Leaving the wife off the mortgage will likely result in lower purchasing power than if she were included. This is because part of the mortgage application considers what percent of the borrower's gross income the payments would be. Lenders typically limit mortgage payments to about 25 percent of the borrower's income. Therefore, by leaving the wife's name off the application, and therefore leaving her income out of the calculations, the couple will not be able to afford as big of a house. Plus, the wife will not have the mortgage payment history affect her credit score. If she has bad credit, making on-time payments on the mortgage could help her improve her credit score.
Applying for Mortgage
If only the husband will have his name on the mortgage, he is the only one who applies for the loan. The qualification is based on his income and assets without considering the wife's at all. He will need to provide his W-2 statements and bank account statements. The interest rate will be based on his credit score, so he should focus on making on-time payments and paying off as much credit card debt as possible during the months leading up to the application.

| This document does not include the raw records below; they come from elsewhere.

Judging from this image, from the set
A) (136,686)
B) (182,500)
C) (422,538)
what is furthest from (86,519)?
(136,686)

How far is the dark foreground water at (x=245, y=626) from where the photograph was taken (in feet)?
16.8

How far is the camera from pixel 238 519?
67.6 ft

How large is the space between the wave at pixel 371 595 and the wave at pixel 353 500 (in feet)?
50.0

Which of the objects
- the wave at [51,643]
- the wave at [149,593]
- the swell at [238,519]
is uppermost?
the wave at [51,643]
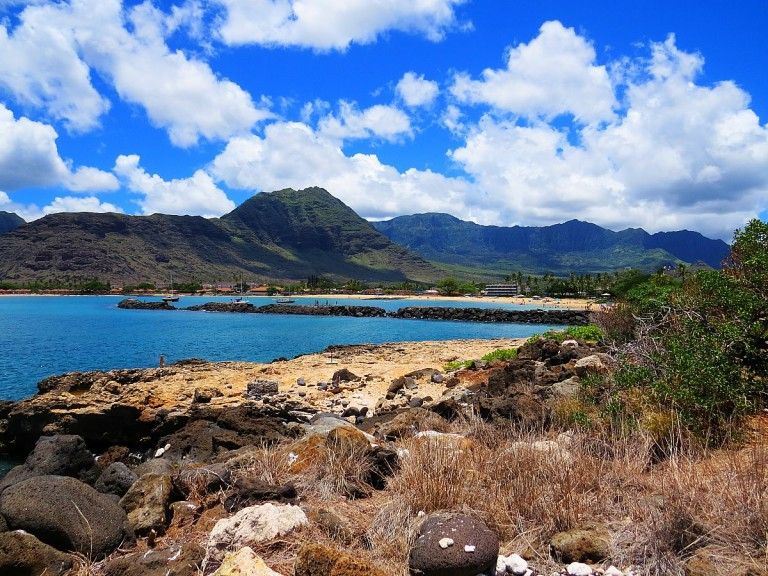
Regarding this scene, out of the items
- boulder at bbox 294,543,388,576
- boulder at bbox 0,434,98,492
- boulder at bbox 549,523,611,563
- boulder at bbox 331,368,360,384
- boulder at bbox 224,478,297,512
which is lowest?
boulder at bbox 331,368,360,384

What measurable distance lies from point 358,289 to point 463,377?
170773mm

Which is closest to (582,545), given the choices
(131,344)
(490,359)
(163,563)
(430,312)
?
(163,563)

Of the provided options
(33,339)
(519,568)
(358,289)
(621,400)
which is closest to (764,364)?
(621,400)

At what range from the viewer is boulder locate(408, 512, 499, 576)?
4.18m

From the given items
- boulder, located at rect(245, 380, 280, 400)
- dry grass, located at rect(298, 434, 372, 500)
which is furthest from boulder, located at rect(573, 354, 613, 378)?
boulder, located at rect(245, 380, 280, 400)

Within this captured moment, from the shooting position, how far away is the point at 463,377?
2005 centimetres

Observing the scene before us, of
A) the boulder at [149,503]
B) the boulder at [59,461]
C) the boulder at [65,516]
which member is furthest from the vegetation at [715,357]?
the boulder at [59,461]

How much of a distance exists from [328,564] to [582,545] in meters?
2.10

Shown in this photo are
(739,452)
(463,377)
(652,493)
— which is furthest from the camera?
(463,377)

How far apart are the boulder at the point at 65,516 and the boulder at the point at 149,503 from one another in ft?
0.58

Even if the wife's name is not on the mortgage, she can still have joint ownership over the home with her husband. If the married couple lives in a state with community property laws, including Wisconsin, Washington, Idaho, Nevada, California, Arizona, New Mexico, Texas and Louisiana, they own the property jointly, regardless of whose name is on it. In other states, the couple can choose to own the home together by using an interspousal transfer deed to add the wife's name to the deed after the mortgages closes.